Differentiation strategies are attractive whenever buyer needs and preferences are too diverse to be fully satisfied by a standardized product or service. The essence of a broad differentiation strategy is to offer unique product or service attributes that a wide range of buyers find appealing and worth paying for.
A company attempting to succeed through differentiation must study buyer needs and behavior to learn what buyers think has value and what they're willing to pay for. The company must then include these desirable features to clearly set itself apart from rivals lacking such product or service attributes.
Successful differentiation allows a firm to command a premium price. New buyers are won over by the differentiating features.
Because some buyers are strongly attracted to the differentiating features and bond with the company's products, companies can pursue a differentiation strategy from many angles, like:
a unique taste like Red Bull or Doritos
multiple features like Microsoft Office or the Apple iPhone
a wide selection of one stop shopping like the Home Depot or amazon.com
superior service such as Ritz Carlton or Nordstrom
engineering design and performance like Mercedes Benz or BMW
product reliability, like Whirlpool or Bosch
quality manufacturing like Michelin or Toyota and technological
leadership like 3M
Uniqueness Driver
A uniqueness driver is a value chain activity or factor that can have a strong effect on customer value and creating differentiation. Differentiation opportunities can exist in activities along the industry’s value chain, particularly in activities and factors that meaningfully impact customer value. Such activities are referred to as: uniqueness drivers. This has a high impact on differentiation rather than on a company's overall cost position. Ways that managers can enhance differentiation through the systematic management of uniqueness drivers include the following:
seeking out high quality inputs
striving for innovation and technological advances
pursuing continuous quality improvement
emphasizing human resource management activities that improve the skills, expertise, and knowledge of personnel
improving customer service or adding additional services
It's easy enough to grasp that a successful differentiation strategy must offer value in ways unmatched by rivals. A big issue in crafting a differentiation strategy is deciding what is valuable to customers. Typically, value can be delivered to customers in three basic ways:
First, including product attributes and user features that lower the buyers costs.

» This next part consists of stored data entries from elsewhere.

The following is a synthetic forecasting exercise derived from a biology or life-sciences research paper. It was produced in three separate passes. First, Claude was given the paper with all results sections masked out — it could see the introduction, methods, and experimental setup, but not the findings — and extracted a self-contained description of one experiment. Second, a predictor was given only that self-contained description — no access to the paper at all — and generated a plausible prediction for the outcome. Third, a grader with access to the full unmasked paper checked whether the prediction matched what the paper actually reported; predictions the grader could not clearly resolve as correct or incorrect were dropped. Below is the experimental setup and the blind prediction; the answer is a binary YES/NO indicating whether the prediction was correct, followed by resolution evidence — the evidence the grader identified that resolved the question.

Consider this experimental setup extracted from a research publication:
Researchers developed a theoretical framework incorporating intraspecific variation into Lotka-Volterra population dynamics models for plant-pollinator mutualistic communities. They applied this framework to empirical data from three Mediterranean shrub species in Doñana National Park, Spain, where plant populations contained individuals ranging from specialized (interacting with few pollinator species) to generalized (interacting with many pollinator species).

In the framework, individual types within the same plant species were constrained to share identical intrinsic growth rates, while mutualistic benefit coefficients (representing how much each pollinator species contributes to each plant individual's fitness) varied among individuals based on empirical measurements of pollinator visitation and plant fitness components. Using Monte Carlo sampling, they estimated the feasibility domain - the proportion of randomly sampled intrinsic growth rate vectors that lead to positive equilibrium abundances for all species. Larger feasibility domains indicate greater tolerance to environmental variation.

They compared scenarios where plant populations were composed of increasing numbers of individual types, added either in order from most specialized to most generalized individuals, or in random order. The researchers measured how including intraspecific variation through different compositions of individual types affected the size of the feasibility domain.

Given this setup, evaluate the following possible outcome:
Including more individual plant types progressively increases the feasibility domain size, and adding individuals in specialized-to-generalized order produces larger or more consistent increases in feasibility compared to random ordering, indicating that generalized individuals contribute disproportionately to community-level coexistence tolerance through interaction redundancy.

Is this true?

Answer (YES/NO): NO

Second, incorporate tangible features that improve product performance.
Third, incorporate intangible features that enhance buyer satisfaction in non-economic ways.
Differentiation strategies tend to work best in market circumstances where buyers’ needs and users of the product are diverse. There are many ways to differentiate the product or service that have value to buyers. Few rival firms are following a similar differentiation approach.
Technological change is fast paced and competition revolves around rapidly evolving product features.
Differentiation strategies can fail for any of several reasons. A differentiation strategy keyed to a product or service attribute that are easily and quickly copied is always suspect. Differentiation strategies can also falter when buyers see little value in the unique attributes of a company's product. This includes overspending on efforts to differentiate a strategy flaw that can erode profitability.
A low cost provider strategy can always defeat a differentiation strategy when buyers are satisfied with a basic product and don't think extra attributes are worth a higher price.